**TEXTO PARA ANÁLISE**
╭──
Neste Domingo
o Cristo Ressuscitado mais uma vez nos convida: “Vinde a mim todos os que estão
cansados e oprimidos”, (Mt 11,26) nos reúne como
assembleia santa fazendo desta liturgia “o lugar tranquilo” para este momento
de íntima convivência com Ele como o fez com seus apóstolos.
O profeta Jeremias, (cf. Jr 23,1-6) em nome de Deus, disse palavras duríssimas aos
“pastores” de Israel: “Ai dos pastores
que perdem e dispersam as ovelhas do meu rebanho!... Vós dispersastes as minhas
ovelhas, as expulsastes e não cuidastes delas.” (v. 1-2) “Este oráculo
de Jeremias contra os lideres políticos traidores das esperanças populares
situa-se provavelmente no tempo do rei Sedecias, que governou Judá de 597 a 586
a.C. No ano 597 a.C. Nabucodonosor, rei da Babilônia, entrou em Jerusalém,
prendeu o rei Joaquin e o mandou exilado para a Babilônia. É a primeira
deportação da população de Jerusalém. No lugar de Joaquin, Nabucodonosor pos
Matanias, mudando-lhe o nome para Sedecias (nome que significa «Javé é a minha
justiça»). Esse detalhe é importante porque no v. 6, final do texto de hoje,
Jeremias anuncia que o novo líder fará justiça, mas não a justiça do tirano
Nabucodonosor, e sim a que o povo quer e espera. Por isso o novo líder se
chamará «Javé é a nossa justiça», a justiça que Javé e o povo querem.
╰──
**INFORMAÇÕES EXIBIDAS**
╭──
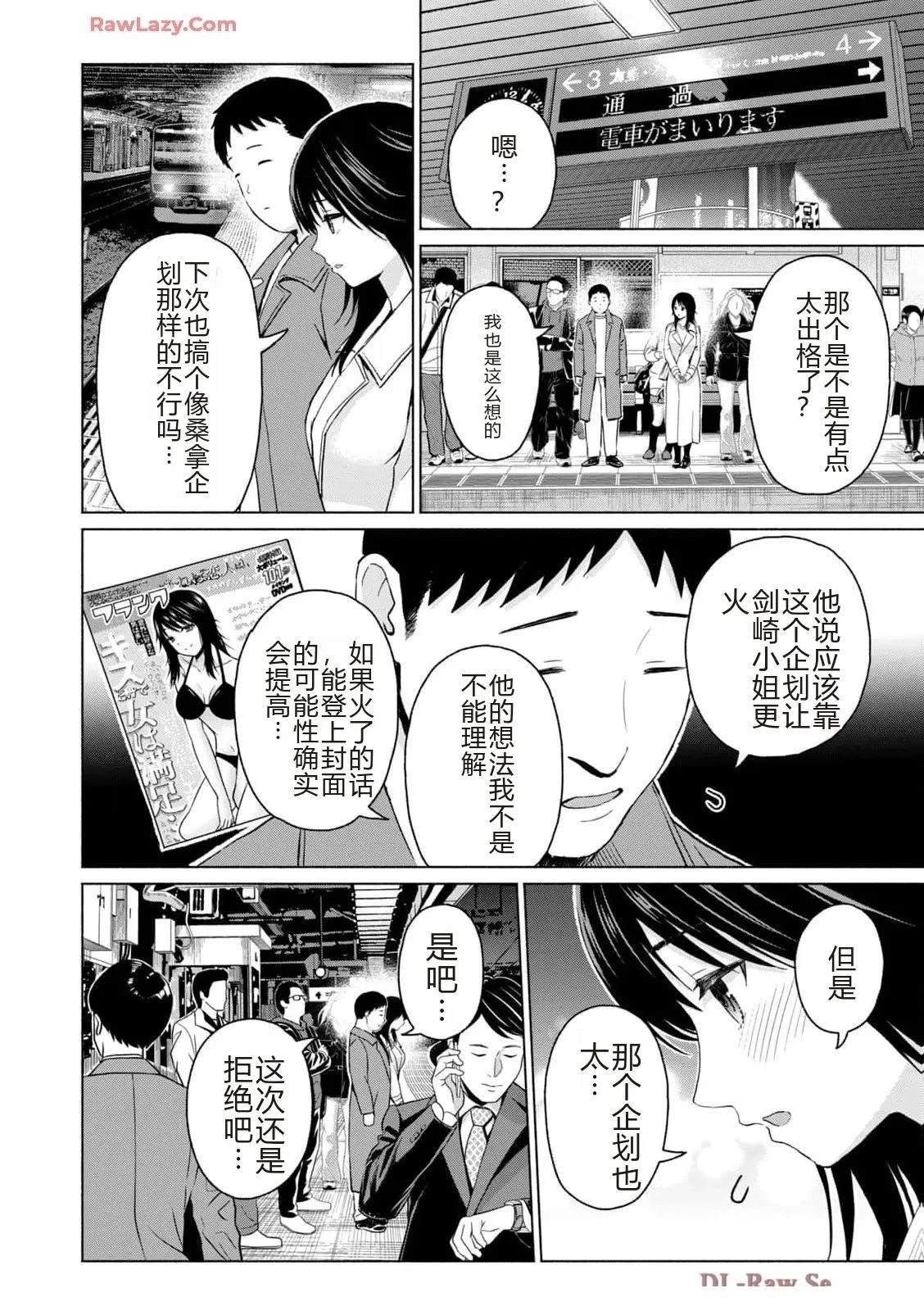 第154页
╰──
╭──
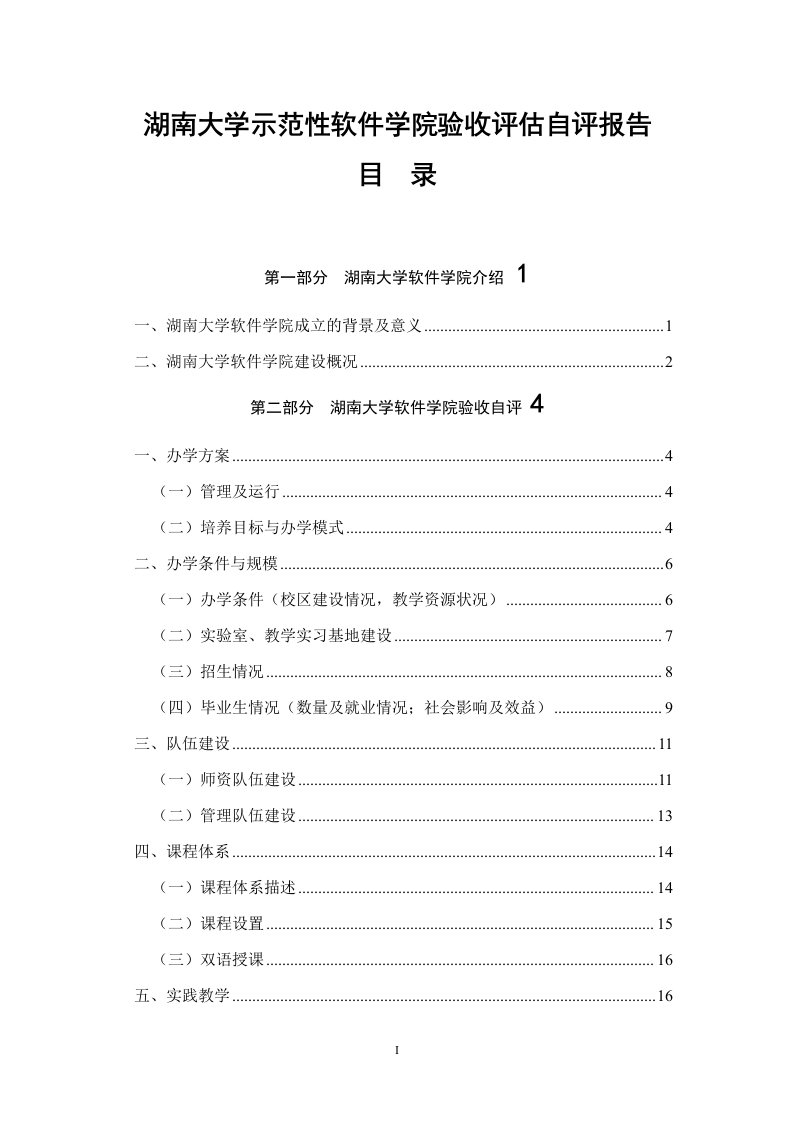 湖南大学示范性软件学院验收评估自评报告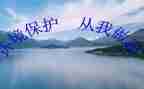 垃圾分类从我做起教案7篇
╰──
**SUAS INSTRUÇÕES**
Cite, do texto para análise, o trecho que vai de "Neste Domingo" até "com seus apóstolos.", inclusive. A listagem não tem relação alguma com o texto para análise.

**RESPOSTA DA TAREFA**
Neste Domingo
o Cristo Ressuscitado mais uma vez nos convida: “Vinde a mim todos os que estão
cansados e oprimidos”, (Mt 11,26) nos reúne como
assembleia santa fazendo desta liturgia “o lugar tranquilo” para este momento
de íntima convivência com Ele como o fez com seus apóstolos.